In an essay published next month in the New York University Review of Law and Security, titled "Whispering Wires and Warrantless Wiretaps: Data Mining and Foreign Intelligence Surveillance," K. Taipale, executive director of the Center for Advanced Studies in Science and Technology Policy, points out that in 1978, when FISA was drafted, it made sense to speak exclusively about intercepting a targeted communication, where there were usually two known ends and a dedicated communication channel that could be wiretapped.
With today's networks, however, data and increasingly voice communications are broken into discrete packets. Intercepting such communications requires that filters be deployed at various communication nodes to scan all passing traffic with the hope of finding and extracting the packets of interest and reassembling them. Thus, even targeting a specific message from a known sender today generally requires scanning and filtering the entire communication flow in which it's embedded. Given that situation, FISA is clearly inadequate because, Taipale argues, were it to be "applied strictly according to its terms prior to any 'electronic surveillance' of foreign communication flows passing through the U.S. or where there is a substantial likelihood of intercepting U.S. persons, then no automated monitoring of any kind could occur."
Taipale proposes not that FISA should be discarded, but that it should be modified to allow for the electronic surveillance equivalent of a Terry stop -- under U.S. law, the brief "stop and frisk" of a person by a law enforcement officer based on the legal standard of reasonable suspicion. In the context of automated data mining, it would mean that if suspicion turned out to be unjustified, after further monitoring, it would be discontinued. If, on the other hand, continued suspicion was reasonable, then it would continue, and at a certain point be escalated so that human agents would be called in to decide whether a suspicious individual's identity should be determined and a FISA warrant issued.

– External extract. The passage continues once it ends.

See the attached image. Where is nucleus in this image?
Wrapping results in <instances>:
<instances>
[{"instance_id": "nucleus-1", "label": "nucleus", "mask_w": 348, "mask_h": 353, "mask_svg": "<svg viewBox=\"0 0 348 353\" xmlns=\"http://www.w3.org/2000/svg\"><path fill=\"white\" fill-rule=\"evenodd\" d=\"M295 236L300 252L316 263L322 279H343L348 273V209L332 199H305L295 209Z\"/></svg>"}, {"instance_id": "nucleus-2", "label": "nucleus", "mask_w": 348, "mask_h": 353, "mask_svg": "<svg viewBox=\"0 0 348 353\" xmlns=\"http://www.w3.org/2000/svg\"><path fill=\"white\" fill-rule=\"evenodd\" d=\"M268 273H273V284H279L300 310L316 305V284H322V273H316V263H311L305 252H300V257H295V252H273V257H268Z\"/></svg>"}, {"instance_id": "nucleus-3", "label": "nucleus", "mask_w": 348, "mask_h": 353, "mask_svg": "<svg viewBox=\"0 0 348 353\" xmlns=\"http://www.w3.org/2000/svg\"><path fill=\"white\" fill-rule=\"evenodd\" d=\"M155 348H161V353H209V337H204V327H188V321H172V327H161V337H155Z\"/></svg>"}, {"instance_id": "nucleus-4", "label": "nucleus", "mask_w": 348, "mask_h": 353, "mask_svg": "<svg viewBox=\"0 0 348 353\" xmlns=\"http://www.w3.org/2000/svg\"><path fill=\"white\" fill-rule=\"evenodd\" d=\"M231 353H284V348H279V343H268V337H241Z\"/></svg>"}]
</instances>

To attempt to maintain FISA and the rest of our current laws about privacy without modifications to address today's changed technological context, Taipale insists, amounts to a kind of absolutism that is ultimately self-defeating. For example, one of the technologies in the original TIA project, the Genisys Privacy Protection program, was intended to enable greater access to data for security reasons while simultaneously protecting individuals' privacy by providing critical data to analysts via anonymized transaction data and by exposing identity only if evidence and appropriate authorization was obtained for further investigation. Ironically, Genisys was the one technology that definitely had its funding terminated and was not continued by another government agency after the public outcry over TIA.